DOCUMENT EXTRACT -
At identical temperature and pressure the rate of diffusion of hydrogen gas is `3sqrt3` times that of a hydrocarbon having molecular formula `C_(n)H_(2n-n)` What is the value of n ? .

To solve the problem, we will use Graham's law of effusion, which states that the rate of diffusion of a gas is inversely proportional to the square root of its molar mass. ### Step-by-Step Solution: 1. **Understand the relationship between rates of diffusion and molar masses**: According to Graham's law, the rate of diffusion of gas A (hydrogen in this case) to gas B (the hydrocarbon) can be expressed as: \[ \frac{r_A}{r_B} = \sqrt{\frac{M_B}{M_A}} \] where \( r_A \) and \( r_B \) are the rates of diffusion of gases A and B, and \( M_A \) and \( M_B \) are their molar masses. 2. **Identify the gases and their rates**: Here, we have: - \( r_A \) (rate of diffusion of hydrogen) = \( 3\sqrt{3} \times r_B \) (rate of diffusion of the hydrocarbon). - Let \( M_A \) be the molar mass of hydrogen (H₂) = 2 g/mol. - Let \( M_B \) be the molar mass of the hydrocarbon \( C_nH_{2n-n} \). 3. **Set up the equation using Graham's law**: Plugging in the values into Graham's law gives: \[ 3\sqrt{3} = \sqrt{\frac{M_B}{M_A}} = \sqrt{\frac{M_B}{2}} \] 4. **Square both sides**: Squaring both sides to eliminate the square root: \[ (3\sqrt{3})^2 = \frac{M_B}{2} \] \[ 27 = \frac{M_B}{2} \] 5. **Solve for M_B**: Multiply both sides by 2: \[ M_B = 54 \text{ g/mol} \] 6. **Determine the molar mass of the hydrocarbon**: The molar mass of the hydrocarbon \( C_nH_{2n-n} \) can be expressed as: \[ M_B = 12n + (2n - n) = 12n + n = 13n \] 7. **Set up the equation**: Now, we have: \[ 13n = 54 \] 8. **Solve for n**: Dividing both sides by 13: \[ n = \frac{54}{13} = 4.15 \] 9. **Conclusion**: Since \( n \) must be a whole number, we round \( n \) to the nearest whole number, which gives us \( n = 4 \). ### Final Answer: The value of \( n \) is 4.

DATASET EXCERPT -
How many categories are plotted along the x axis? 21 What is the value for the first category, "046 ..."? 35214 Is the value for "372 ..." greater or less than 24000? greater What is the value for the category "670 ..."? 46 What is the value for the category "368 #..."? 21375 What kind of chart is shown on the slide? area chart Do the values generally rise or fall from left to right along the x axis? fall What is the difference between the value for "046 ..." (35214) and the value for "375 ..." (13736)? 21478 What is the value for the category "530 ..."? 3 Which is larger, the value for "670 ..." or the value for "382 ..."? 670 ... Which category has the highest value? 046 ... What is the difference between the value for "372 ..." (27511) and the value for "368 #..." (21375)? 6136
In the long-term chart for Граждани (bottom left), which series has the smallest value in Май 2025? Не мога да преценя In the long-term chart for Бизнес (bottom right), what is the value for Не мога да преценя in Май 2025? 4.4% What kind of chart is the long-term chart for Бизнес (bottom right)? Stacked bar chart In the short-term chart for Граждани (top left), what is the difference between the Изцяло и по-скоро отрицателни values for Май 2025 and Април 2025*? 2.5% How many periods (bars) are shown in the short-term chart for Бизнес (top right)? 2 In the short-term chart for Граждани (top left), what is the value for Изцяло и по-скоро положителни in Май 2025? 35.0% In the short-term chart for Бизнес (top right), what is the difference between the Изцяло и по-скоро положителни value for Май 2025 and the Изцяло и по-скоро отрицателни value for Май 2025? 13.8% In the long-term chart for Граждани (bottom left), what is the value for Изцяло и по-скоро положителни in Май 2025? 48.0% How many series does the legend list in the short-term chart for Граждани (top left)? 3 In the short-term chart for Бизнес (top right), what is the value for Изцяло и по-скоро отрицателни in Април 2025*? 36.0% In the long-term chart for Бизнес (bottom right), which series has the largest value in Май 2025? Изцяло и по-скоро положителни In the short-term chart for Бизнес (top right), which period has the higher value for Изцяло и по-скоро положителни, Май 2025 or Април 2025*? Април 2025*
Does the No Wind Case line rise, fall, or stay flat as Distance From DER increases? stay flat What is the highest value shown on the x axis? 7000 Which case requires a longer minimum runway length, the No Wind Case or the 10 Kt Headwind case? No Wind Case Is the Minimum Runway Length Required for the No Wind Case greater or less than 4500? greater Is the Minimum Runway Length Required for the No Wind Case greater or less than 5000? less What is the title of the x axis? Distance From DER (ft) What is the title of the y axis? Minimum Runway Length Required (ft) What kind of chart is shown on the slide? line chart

WHAT TO PRODUCE - Copy everything from "At identical temperature" down to "value of n ? ." in the diffusion problem, substituting "equal" for "identical".

FINAL ANSWER -
At equal temperature and pressure the rate of diffusion of hydrogen gas is `3sqrt3` times that of a hydrocarbon having molecular formula `C_(n)H_(2n-n)` What is the value of n ? .